Bosna’daki siyasi kriz tırmanırken bile, Dodik ile Erdoğan arasındaki bağların koptuğuna dair bir işaret yok. Aslında, nerede değil Dodik Erdoğan, Batılı çevrelerde sıcak karşılanmıyor, çünkü ikisi arasındaki diyalog, Batı’ya iki liderin tecrit edilmediğinin sembolik bir gösterisi.
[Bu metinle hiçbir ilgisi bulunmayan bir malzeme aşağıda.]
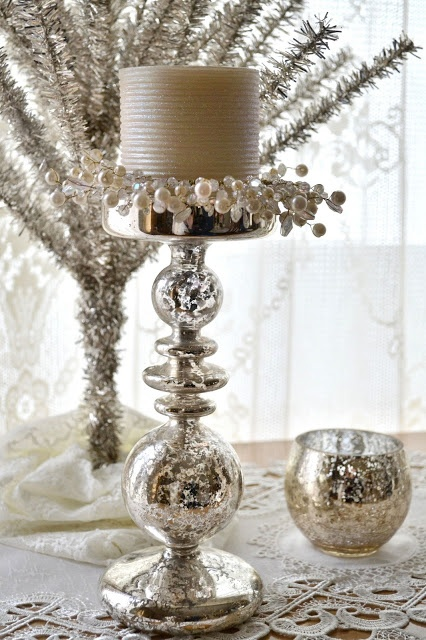 Jennelise: Glitter of Winter   Shopping around for old lamp bases, paint and make lovely candle stands, then group them together onto table etc. Also do this to theme ur favorite holiday, using pastels for Easter or red and gold for Christmas, using colored candles flowers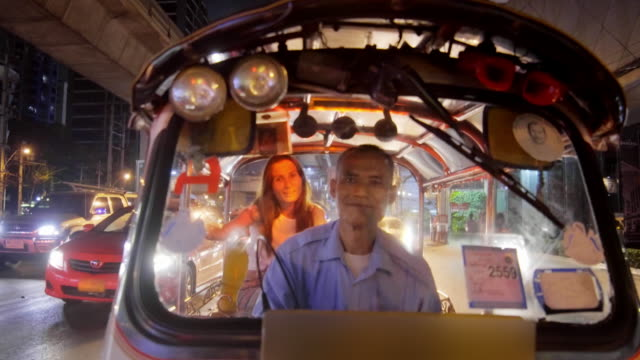 tourist riding tuk tuk in bangkok 4k - risciò video stock e b–roll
Bosna’ya yönelik müdahaleler genellikle Erdoğan için bir yoldur Avrupa Birliği’ne kendi arka bahçesinde meydan okumakErdoğan Brüksel’e hem Boşnaklarla hem de Bosnalı Sırplarla başa çıkabileceğini gösteriyor.

Aynı cephede, Erdoğan’ın Birleşmiş Milletler Genel Kurulu sırasında Hırvatistan Cumhurbaşkanı Milanoviç ile görüşmesi, Erdoğan’ın özellikle Bosna meselesi ve Bosnalı Hırvatların durumu çok yüksek olduğu için Balkanlar’daki tüm etnik gruplarla anlaşma yapma eğilimini de gösteriyor. Toplantı gündemi.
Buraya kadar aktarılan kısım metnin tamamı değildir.